In general, the lifetime prevalence of depressive disorders is as high or higher among physicians than in the general population (and particularly high at the beginning of the residency period).  This results in a particularly high risk of depression for female physicians.   Among other things, the extremely heavy workload, but also social deprivation seems to be responsible.  Especially for female physicians with children, the constant dual burden and the feeling of not being able to do justice to the role as mother and professional can lead to frustration and severe states of exhaustion.   Furthermore, the lack of an adequate female role model as well as a lack of family and professional support are suspected as risk factors for suicidal behaviour among female physicians.  
Substance abuse and dependence are also important risk factors for suicidal acts.

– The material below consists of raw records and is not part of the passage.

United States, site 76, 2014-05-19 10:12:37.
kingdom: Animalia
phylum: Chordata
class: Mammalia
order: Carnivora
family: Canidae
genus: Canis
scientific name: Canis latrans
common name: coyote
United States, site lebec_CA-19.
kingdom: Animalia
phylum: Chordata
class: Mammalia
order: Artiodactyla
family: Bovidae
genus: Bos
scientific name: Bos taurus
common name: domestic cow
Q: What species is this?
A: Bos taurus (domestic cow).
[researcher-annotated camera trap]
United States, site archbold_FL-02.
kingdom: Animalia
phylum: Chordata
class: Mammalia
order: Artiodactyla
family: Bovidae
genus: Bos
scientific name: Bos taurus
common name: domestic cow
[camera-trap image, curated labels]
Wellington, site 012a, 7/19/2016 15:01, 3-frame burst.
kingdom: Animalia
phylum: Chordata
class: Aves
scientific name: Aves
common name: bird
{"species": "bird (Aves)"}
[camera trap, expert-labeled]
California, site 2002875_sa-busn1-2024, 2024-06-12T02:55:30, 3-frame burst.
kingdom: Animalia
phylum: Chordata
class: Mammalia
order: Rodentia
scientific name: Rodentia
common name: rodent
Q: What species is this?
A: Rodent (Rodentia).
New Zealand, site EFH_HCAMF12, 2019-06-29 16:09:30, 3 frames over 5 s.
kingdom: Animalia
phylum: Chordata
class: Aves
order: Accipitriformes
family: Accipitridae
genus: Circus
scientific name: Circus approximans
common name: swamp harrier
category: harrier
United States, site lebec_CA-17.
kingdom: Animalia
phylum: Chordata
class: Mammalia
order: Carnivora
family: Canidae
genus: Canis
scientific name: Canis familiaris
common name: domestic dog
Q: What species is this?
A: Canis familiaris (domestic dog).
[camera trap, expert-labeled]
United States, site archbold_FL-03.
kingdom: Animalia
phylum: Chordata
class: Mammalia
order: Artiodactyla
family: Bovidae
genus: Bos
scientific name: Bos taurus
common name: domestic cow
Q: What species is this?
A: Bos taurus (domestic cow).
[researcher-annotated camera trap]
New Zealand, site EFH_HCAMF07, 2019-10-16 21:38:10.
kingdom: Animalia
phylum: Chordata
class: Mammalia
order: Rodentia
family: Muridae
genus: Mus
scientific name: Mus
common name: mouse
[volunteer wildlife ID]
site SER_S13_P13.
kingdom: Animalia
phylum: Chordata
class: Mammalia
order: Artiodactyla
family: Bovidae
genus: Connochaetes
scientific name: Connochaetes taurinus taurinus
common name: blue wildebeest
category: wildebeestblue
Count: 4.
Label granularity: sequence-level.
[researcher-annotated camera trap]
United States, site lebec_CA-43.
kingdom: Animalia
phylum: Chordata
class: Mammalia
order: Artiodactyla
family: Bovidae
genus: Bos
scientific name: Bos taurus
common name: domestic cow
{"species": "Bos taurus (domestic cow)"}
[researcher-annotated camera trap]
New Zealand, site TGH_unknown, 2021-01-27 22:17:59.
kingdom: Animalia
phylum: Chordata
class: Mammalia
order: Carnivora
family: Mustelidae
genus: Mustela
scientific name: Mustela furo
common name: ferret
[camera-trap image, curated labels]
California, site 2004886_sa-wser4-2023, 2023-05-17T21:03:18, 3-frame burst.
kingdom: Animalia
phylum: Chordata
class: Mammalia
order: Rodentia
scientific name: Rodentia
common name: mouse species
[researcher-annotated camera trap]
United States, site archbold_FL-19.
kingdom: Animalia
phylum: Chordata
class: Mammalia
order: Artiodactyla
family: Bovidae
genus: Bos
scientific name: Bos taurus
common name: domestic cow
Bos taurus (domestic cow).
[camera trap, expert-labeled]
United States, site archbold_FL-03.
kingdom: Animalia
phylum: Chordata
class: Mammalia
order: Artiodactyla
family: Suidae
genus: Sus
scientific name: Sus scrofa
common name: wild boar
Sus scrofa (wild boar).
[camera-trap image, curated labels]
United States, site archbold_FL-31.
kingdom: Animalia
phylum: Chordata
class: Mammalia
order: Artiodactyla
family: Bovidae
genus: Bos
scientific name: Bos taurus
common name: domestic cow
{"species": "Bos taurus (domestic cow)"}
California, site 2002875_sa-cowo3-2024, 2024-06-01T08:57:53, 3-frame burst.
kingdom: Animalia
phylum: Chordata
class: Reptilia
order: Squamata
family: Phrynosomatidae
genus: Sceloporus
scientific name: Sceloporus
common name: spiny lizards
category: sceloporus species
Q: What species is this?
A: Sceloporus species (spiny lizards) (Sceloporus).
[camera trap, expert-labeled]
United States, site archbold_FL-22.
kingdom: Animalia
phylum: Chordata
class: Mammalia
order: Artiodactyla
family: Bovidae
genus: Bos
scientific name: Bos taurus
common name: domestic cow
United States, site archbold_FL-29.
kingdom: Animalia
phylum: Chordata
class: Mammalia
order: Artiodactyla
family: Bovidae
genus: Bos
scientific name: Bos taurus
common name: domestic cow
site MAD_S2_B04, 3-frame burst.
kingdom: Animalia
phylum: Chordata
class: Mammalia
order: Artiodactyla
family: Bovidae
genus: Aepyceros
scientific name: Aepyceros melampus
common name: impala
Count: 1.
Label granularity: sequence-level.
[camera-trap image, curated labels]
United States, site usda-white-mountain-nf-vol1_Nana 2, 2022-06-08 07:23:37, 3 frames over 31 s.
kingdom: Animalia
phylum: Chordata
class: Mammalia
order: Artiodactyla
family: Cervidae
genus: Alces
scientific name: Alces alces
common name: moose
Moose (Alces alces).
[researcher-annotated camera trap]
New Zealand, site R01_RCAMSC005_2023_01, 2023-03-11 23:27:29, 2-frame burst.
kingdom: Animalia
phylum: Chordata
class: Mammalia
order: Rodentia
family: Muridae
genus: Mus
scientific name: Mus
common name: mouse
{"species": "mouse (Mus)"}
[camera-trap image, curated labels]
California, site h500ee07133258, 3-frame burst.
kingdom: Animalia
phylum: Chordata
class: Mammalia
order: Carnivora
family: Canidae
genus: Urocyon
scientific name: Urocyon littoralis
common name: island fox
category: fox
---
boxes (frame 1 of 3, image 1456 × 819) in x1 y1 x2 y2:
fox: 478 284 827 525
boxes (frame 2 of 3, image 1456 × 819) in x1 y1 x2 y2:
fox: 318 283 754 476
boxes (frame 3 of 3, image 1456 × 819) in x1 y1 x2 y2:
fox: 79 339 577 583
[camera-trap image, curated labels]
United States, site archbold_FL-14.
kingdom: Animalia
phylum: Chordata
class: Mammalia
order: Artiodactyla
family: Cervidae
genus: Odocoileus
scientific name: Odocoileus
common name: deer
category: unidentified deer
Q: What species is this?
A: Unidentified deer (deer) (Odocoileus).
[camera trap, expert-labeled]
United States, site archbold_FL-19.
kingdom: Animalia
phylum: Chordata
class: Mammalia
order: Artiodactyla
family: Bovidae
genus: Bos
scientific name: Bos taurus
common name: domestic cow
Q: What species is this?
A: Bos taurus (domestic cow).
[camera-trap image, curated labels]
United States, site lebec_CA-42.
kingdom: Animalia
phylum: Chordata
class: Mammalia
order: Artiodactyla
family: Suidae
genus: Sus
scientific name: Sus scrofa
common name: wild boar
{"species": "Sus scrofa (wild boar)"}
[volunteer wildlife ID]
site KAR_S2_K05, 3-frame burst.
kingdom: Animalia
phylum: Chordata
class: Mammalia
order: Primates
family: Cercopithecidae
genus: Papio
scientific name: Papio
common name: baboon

An increased risk of addiction among doctors can be verified,   ten to 15 percent of doctors appear to develop a problematic handling of alcohol and other drugs in their lifetime. 
One of the greatest risk factors for suicide is the presence of depression. Presently, there remains a societal “depression blindness” in men and a related significant underdiagnosis. To counteract this, a sound knowledge of sex and gender differences in the phenomenon of depression is necessary.  
Sex and gender sensitive suicide prevention is rarely found. One approach to preventive measures for men could be the availability of prevention programmes in the workplace.  In general, a rethinking of male gender roles is necessary to promote the acceptance of mental illness among men and to increase the number of men seeking help.